Pursuant to a Connecticut statute providing that no person stating a particular day as his Sabbath may be required by his employer to work on such day, and also providing a remedy and procedure to be followed where an employee was discharged in violation of the statute, a retail store manager filed a grievance with the State Board of Mediation and Arbitration after his employer had transferred him to a nonsupervisory position in another store at a lower salary upon his refusal to work on Sundays, his stated Sabbath. The Board sustained the employee's grievance and ordered the employer to reinstate the employee, and the Connecticut Superior Court affirmed the ruling, concluding that the statute did not offend the establishment clause of the First Amendment.

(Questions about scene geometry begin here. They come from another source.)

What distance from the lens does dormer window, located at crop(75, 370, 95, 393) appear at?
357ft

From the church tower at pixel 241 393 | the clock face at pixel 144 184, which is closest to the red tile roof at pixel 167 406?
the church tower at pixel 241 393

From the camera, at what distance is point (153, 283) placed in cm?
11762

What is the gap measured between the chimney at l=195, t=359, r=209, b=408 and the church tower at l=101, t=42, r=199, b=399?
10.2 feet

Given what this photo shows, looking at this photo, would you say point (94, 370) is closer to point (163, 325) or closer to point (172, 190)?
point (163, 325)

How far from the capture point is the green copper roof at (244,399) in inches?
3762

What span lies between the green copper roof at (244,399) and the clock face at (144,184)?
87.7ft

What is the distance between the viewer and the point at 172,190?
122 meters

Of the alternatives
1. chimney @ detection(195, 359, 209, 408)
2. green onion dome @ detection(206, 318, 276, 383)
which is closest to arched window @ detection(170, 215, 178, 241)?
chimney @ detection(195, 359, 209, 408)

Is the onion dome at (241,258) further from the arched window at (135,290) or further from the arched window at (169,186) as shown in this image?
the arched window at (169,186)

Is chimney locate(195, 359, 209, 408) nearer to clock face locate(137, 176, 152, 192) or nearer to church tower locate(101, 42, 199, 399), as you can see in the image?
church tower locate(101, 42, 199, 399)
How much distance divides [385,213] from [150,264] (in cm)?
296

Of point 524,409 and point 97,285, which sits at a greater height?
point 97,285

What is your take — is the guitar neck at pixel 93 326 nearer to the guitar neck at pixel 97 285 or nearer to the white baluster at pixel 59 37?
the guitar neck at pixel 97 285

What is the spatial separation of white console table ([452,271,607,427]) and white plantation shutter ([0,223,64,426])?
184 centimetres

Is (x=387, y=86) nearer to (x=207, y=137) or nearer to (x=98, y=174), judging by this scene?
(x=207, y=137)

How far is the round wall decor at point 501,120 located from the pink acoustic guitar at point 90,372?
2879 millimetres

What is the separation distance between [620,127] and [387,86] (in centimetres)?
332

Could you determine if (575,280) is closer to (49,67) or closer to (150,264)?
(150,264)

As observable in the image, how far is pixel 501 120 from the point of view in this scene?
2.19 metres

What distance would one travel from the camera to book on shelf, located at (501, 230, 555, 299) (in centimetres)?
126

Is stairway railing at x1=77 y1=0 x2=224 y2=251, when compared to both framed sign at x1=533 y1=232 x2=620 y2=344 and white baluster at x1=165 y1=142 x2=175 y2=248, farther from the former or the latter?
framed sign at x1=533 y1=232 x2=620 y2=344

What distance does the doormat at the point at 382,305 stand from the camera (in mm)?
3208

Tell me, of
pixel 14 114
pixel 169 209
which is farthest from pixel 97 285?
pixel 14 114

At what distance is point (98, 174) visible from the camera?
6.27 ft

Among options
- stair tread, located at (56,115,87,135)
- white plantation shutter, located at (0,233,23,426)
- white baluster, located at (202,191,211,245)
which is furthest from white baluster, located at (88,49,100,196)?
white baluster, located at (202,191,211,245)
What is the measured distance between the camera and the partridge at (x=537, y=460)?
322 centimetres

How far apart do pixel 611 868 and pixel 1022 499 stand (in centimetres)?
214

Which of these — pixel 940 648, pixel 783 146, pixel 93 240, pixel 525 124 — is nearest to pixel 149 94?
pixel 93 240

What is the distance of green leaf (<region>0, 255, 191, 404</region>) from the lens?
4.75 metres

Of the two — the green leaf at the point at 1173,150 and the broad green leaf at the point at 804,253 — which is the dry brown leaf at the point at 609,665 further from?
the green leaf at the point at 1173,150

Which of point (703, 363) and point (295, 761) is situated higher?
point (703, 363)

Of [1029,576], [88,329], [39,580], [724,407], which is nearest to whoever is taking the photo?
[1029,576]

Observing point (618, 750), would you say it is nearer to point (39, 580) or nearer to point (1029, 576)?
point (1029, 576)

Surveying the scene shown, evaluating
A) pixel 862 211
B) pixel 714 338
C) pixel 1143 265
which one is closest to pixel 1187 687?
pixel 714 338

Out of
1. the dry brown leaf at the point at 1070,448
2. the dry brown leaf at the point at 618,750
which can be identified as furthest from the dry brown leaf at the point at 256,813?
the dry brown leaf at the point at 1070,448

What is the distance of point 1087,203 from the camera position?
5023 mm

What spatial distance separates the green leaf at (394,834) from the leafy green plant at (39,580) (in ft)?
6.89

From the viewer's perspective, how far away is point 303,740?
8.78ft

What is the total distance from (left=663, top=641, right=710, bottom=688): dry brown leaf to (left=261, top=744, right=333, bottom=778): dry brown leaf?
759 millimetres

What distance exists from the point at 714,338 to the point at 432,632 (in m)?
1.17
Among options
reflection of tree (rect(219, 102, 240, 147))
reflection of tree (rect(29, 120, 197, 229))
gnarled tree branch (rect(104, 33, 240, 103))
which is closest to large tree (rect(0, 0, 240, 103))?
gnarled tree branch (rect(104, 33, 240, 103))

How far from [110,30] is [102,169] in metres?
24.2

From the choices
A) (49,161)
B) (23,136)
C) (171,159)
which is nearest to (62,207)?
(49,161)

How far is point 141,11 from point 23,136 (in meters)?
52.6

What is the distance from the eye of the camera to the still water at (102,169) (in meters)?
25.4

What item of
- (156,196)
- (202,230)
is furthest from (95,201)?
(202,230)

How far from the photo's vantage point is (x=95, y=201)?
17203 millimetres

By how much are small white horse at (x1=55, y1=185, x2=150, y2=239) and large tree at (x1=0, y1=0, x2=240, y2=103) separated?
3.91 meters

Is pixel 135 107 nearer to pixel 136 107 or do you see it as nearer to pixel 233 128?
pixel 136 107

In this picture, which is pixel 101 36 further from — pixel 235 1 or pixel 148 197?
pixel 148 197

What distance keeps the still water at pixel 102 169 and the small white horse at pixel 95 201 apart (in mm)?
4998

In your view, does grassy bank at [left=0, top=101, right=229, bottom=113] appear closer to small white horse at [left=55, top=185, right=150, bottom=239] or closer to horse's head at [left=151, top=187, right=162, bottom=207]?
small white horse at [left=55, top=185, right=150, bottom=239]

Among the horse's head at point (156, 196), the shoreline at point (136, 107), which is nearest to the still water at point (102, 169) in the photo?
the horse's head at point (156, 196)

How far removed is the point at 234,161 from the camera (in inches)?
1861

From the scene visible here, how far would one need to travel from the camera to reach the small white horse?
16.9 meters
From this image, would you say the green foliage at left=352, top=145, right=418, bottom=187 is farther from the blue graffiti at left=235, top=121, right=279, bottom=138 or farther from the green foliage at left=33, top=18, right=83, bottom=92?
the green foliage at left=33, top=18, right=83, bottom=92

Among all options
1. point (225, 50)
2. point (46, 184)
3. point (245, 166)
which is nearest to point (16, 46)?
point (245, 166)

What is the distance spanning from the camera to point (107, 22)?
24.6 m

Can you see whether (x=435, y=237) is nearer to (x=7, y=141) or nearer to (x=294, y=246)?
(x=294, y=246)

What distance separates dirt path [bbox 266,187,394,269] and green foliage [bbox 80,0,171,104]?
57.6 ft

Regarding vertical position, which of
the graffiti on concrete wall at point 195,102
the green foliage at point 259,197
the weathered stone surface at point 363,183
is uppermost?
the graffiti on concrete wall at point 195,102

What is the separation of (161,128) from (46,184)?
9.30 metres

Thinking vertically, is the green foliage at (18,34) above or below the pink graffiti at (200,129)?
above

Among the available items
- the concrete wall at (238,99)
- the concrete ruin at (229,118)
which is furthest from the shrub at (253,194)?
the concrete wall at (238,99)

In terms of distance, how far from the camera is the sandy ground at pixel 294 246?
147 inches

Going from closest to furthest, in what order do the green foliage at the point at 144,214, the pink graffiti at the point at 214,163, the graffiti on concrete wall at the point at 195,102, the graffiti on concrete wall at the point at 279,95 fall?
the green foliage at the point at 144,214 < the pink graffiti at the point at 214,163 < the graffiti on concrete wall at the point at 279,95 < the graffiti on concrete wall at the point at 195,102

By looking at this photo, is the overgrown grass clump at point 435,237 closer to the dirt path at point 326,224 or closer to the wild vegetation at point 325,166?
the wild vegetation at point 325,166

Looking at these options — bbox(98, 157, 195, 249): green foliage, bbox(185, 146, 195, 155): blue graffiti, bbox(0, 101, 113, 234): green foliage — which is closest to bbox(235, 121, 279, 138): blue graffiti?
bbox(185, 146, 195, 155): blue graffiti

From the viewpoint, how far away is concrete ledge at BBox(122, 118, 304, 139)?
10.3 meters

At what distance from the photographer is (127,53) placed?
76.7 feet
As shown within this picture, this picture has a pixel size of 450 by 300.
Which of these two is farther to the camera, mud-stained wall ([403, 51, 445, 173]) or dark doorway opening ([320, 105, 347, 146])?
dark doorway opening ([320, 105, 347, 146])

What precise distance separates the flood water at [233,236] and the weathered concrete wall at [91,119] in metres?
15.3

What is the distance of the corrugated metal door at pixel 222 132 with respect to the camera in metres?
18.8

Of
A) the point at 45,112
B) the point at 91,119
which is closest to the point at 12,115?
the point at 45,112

The Supreme Court of Connecticut reversed, holding that the statute did not have a clear secular purpose and its primary effect was to advance religion. A writ of certiorari was granted. 

Issue:

Did the Connecticut statute violate the Establishment Clause? 

Answer:

Yes.

Conclusion:

The Court held that the Connecticut statute, by providing Sabbath observers with an absolute and unqualified right not to work on their chosen Sabbath, violated the Establishment Clause. The Court noted that in order to meet the constitutional requirements under the Establishment Clause, a statute must not only have a secular purpose and not foster excessive entanglement of government with religion, its primary effect must not advance or inhibit religion. The Court averred that the Connecticut statute imposed on employers and employees an absolute duty to conform their business practices to the particular religious practices of an employee by enforcing observance of the Sabbath that the latter unilaterally designated. The State thus commanded that Sabbath religious concerns automatically controlled over all secular interests at the workplace; the statute took no account of the convenience or interests of the employer or those of other employees who did not observe a Sabbath. In granting unyielding weighting in favor of Sabbath observers over all other interests, the Court concluded that the statute has a primary effect that impermissibly advances a particular religious practice.